Ok i have the drivers but i have just realised that i have installed hame edition but i was using professional before will that effect anything?


----------



## dai (Jul 2, 2004)

*Re: NEC laptop recovery ! ! !*

no i don't think so did you read the install instructions listed there first


----------



## DAnTheMan123 (May 4, 2008)

*Re: NEC laptop recovery ! ! !*

Yer.....Oh and i have found my driver on the nec website but there are 3 different ones inside that download so how do i found out which one is mine?


----------



## TriggerFinger (Jan 30, 2008)

*Re: NEC laptop recovery ! ! !*



DAnTheMan123 said:


> Yer.....Oh and i have found my driver on the nec website but there are 3 different ones inside that download so how do i found out which one is mine?


my bad... try the REALTEK


----------



## DAnTheMan123 (May 4, 2008)

*Re: NEC laptop recovery ! ! !*

I know that its a atheros not a realtek, even though my ethernet cable port is lol, i remember... so where should i go for that?


----------



## TriggerFinger (Jan 30, 2008)

*Re: NEC laptop recovery ! ! !*

oh ok if you are using wireless, then it's the Atheros. if you are linked via an ethernet cable, get the Realtek.

BUT!!! if you have both.. get all of them. :grin:


----------



## dai (Jul 2, 2004)

*Re: NEC laptop recovery ! ! !*

the realtek is the wired one the wireless one is this
CS C250/S950 WLAN ATHEROS / FOXCONN
when i try and d/l it asks for a user name and a blasted password


----------



## dai (Jul 2, 2004)

*Re: NEC laptop recovery ! ! !*

try this one
http://notebook.free-driver-download.com/url.php?id=TXpRek9Uaz0&link=0


----------



## DAnTheMan123 (May 4, 2008)

*Re: NEC laptop recovery ! ! !*

I havefound the driver and i have installed it, the icon appear in the botton right of the screen and in my nettwork connections ( as you can see from the attachment) but when i press function+F2 nothin happens......What can i do?


----------



## dai (Jul 2, 2004)

*Re: NEC laptop recovery ! ! !*

check the settings of the connection


----------



## DAnTheMan123 (May 4, 2008)

*Re: NEC laptop recovery ! ! !*

How do you mean? when i pressed the fn+f2 previously a buble came up saying its connecting and how good the connection was but now its not doing anything.....


----------



## DAnTheMan123 (May 4, 2008)

*Re: NEC laptop recovery ! ! !*

OK urmm good news and bads news   

 Ok good news first lol well i have just realised the drivers did work (Thankyou)

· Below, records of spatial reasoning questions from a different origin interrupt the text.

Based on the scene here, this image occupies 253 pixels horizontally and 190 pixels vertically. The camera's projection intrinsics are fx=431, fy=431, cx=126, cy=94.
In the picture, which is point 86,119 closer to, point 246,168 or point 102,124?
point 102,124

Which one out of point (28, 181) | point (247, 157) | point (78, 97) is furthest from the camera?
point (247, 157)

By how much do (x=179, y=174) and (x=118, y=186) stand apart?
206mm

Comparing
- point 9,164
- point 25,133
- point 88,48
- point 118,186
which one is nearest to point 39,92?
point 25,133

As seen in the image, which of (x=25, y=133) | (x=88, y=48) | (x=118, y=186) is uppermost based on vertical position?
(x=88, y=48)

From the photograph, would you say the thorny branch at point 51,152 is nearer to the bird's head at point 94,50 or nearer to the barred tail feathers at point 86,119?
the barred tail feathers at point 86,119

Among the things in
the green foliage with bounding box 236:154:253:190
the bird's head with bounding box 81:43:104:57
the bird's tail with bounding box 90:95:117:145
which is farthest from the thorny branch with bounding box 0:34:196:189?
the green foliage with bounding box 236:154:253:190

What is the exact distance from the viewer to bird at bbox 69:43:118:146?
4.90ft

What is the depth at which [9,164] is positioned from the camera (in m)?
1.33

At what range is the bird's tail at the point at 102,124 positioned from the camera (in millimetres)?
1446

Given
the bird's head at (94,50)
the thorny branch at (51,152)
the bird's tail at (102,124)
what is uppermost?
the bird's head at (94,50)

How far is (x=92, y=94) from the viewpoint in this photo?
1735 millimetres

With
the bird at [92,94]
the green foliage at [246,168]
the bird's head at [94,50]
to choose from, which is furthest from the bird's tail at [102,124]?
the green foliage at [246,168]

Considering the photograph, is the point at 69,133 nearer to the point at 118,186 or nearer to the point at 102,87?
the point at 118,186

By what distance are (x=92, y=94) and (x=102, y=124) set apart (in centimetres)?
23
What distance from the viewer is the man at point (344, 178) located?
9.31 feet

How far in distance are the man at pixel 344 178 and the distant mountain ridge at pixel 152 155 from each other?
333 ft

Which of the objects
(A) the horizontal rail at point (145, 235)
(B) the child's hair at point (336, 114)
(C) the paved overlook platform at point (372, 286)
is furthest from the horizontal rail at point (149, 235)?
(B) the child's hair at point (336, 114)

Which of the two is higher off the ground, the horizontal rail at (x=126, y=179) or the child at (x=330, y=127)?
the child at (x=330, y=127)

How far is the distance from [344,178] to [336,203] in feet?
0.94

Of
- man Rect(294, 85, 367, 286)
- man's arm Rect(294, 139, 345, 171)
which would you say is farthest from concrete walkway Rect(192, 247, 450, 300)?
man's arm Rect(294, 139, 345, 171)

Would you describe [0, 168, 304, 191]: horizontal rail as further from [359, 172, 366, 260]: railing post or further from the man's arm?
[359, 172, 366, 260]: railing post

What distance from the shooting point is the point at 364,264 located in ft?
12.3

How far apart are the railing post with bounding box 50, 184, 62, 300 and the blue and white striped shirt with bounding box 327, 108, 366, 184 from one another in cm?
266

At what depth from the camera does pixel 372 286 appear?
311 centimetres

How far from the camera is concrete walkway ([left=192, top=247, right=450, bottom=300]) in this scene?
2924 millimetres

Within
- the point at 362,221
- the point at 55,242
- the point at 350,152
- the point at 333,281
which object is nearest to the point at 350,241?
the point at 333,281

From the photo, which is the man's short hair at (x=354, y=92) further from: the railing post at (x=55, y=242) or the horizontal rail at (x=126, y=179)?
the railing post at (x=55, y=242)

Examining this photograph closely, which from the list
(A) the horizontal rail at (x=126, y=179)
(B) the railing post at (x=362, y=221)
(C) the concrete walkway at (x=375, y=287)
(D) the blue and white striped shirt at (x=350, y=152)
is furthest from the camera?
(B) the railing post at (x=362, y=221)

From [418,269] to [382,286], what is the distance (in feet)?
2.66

 bad news is i have to go into my wirless network connections properties to connect to the internet wirelesly but when im in my propertie i can use the FN+F2 buttons but when i close it the laptop wont respond 


What shall i do??? (Sorry for being a pain in the backside lol)


----------



## dai (Jul 2, 2004)

*Re: NEC laptop recovery ! ! !*

it sounds like you need the nec driver,email nec for a link for for it


----------



## DAnTheMan123 (May 4, 2008)

*Re: NEC laptop recovery ! ! !*

Its working now thankyou 

Cheers for all you help m8, much appriciated


----------



## dai (Jul 2, 2004)

*Re: NEC laptop recovery ! ! !*

glad you have it sorted


----------